THE INPUT section start

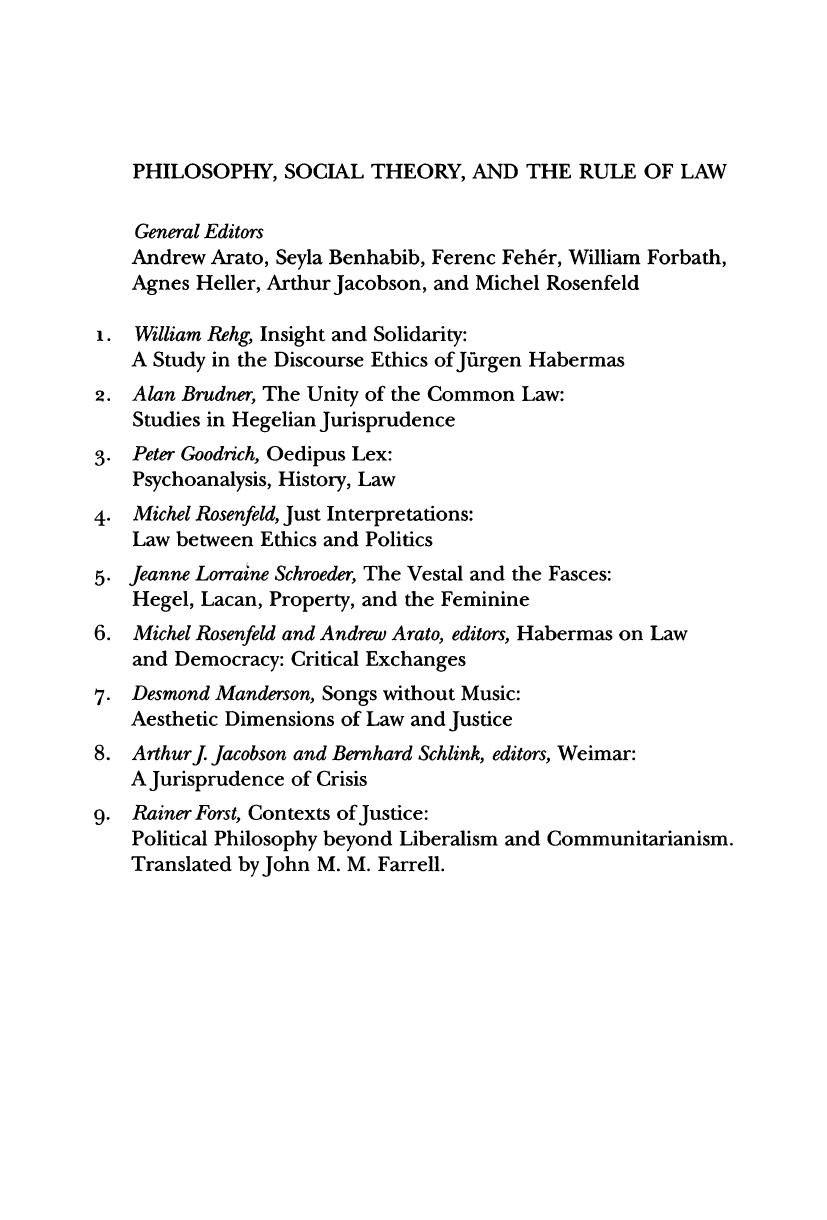 Contexts of Justice: Political Philosophy beyond Liberalism and Communitarianism (Philosophy, Social Theory, and the Rule of Law) by Rainer Forst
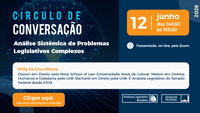 Círculo de Conversação “Análise Sistêmica de Problemas Legislativos Complexos”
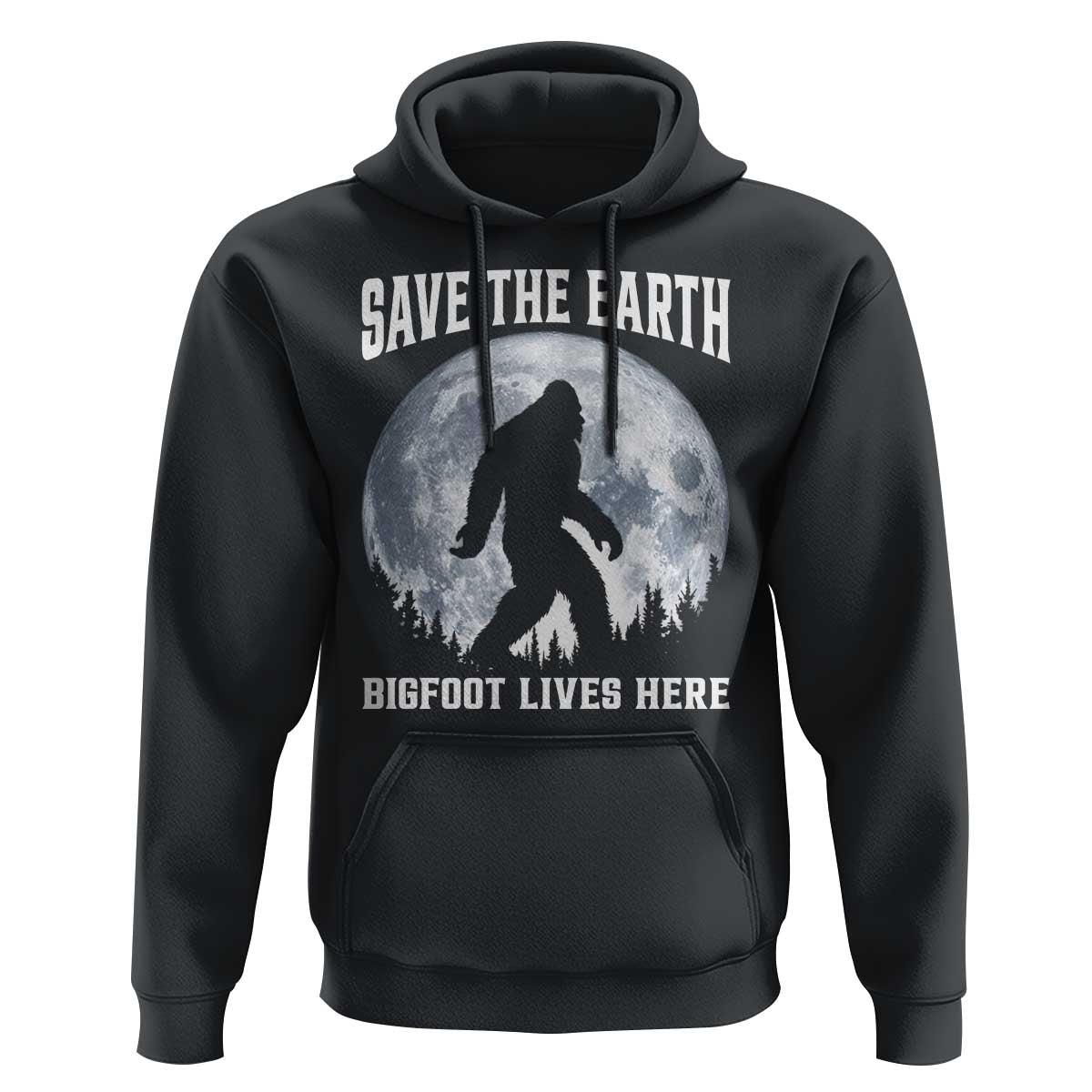 Save The Earth Bigfoot Lives Here Hoodie Earth Day Nature Lover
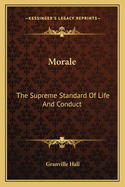Morale: The Supreme Standard of Life and Conduct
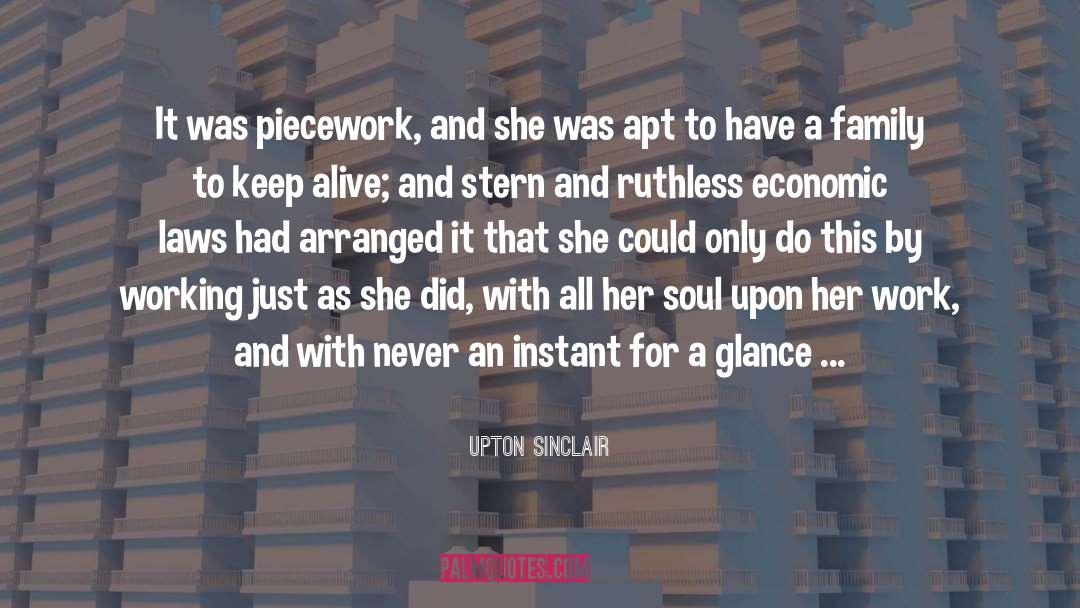 Upton Sinclair Quotes: It was piecework, and she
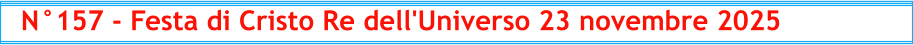 N°157 - Festa di Cristo Re dell'Universo 23 novembre 2025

THE INPUT section end

▶ _WORK INSTRUCTIONS_:
What is needed is an exact repeat of the lines from the one containing "Círculo de Conversação" through the last line of the records above, both included, with pictures left out.

▶ _EXERCISE RESPONSE_:
 Círculo de Conversação “Análise Sistêmica de Problemas Legislativos Complexos”
 Save The Earth Bigfoot Lives Here Hoodie Earth Day Nature Lover
Morale: The Supreme Standard of Life and Conduct
 Upton Sinclair Quotes: It was piecework, and she
 N°157 - Festa di Cristo Re dell'Universo 23 novembre 2025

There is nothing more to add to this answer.